Di luar, angin malam yang seharusnya sejuk, terasa dingin dan menusuk tulang. Aku telah membatalkan janji bertemu teman-temanku karena lebih ingin menikmati sendiri.
Aku berjalan tanpa tujuan, mencoba menenangkan pikiran. Namun, seberapa jauh berjalan, pikiranku terus kembali kepada Ibu. Gambaran wajahnya yang marah, suaranya yang penuh kemarahan, dan kata-kata terakhirnya meski terpatah-patah, terus menghantuiku.
Aku duduk di bangku taman. Langit bersih dan cerah oleh cahaya bulan, tetapi di dalam hatiku seolah-olah awan gelap bergemuruh. Apa yang Ibu lakukan sekarang? Apakah dia masih marah atau mungkin sedang sedih?

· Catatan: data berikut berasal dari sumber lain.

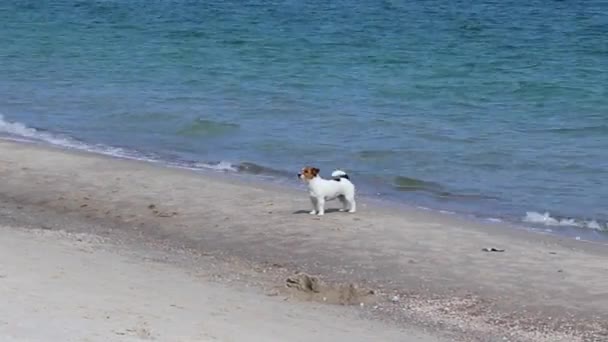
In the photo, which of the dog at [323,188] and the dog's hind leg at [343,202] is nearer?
the dog at [323,188]

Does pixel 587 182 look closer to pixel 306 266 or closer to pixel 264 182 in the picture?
pixel 264 182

Makin lama perasaan bersalah ini makin menggerogoti hati. Aku tiba-tiba memikirkan semua hal yang telah Ibu lakukan untukku, semua pengorbanannya, dan semua perhatian yang terkadang terasa seperti gangguan. Mungkin aku terlalu kasar kepadanya.
Setelah beberapa waktu yang terasa seperti berjam-jam, aku memutuskan untuk pulang. Aku harus memperbaiki semua dan harus meminta maaf kepada Ibu.
Aku membuka pintu rumah dengan pelan. Ruang tengah sepi, begitu pula dapur. Aku menduga Ibu ada di kamar---dan betul, dia ada di dalam kamar. Ibu sedang duduk di tepi tempat tidur dengan kepala menunduk.
"Ibu," panggilku dengan lembut.
Ibu mengangkat kepalanya dan menatapku. Aku bisa melihat jejak air mata di pipinya dan hatiku terasa hancur melihatnya begitu.
"Tari, tolong besok antarkan aku ke panti jompo," katanya.